Search the data for the string "lines" and extract every line where it appears.

────────────────────

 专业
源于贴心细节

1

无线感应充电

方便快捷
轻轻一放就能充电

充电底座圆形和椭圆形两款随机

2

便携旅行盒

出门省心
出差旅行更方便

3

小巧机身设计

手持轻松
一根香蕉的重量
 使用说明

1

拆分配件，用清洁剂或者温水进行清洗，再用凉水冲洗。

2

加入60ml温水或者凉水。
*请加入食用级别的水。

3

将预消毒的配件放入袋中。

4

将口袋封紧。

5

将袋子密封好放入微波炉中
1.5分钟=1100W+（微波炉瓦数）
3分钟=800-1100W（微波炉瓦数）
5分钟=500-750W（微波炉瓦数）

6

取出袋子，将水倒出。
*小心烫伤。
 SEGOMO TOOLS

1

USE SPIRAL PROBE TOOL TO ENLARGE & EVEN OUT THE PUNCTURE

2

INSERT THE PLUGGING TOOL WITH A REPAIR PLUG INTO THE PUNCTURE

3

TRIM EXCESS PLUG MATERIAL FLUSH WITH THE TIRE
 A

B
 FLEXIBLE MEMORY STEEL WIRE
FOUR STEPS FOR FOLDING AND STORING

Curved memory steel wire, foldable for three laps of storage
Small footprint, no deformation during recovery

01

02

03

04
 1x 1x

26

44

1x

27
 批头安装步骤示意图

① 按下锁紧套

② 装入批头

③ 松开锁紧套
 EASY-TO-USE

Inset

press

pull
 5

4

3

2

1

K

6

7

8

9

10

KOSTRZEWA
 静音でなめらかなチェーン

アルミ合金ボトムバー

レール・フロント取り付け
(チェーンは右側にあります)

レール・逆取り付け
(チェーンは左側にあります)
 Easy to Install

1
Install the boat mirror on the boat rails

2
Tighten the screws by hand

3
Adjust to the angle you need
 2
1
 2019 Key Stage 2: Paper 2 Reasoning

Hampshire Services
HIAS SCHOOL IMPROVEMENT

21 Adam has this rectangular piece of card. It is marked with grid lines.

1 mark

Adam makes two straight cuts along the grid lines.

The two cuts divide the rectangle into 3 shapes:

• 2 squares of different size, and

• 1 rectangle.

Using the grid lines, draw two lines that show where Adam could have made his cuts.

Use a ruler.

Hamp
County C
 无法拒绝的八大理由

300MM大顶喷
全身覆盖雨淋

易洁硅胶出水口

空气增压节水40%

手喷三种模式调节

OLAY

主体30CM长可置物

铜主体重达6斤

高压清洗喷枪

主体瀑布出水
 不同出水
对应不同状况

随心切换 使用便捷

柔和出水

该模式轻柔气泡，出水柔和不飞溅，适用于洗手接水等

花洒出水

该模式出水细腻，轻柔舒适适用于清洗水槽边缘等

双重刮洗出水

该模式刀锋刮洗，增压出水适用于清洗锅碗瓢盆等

────────────────────

Completed exercise:
21 Adam has this rectangular piece of card. It is marked with grid lines.
Adam makes two straight cuts along the grid lines.
Using the grid lines, draw two lines that show where Adam could have made his cuts.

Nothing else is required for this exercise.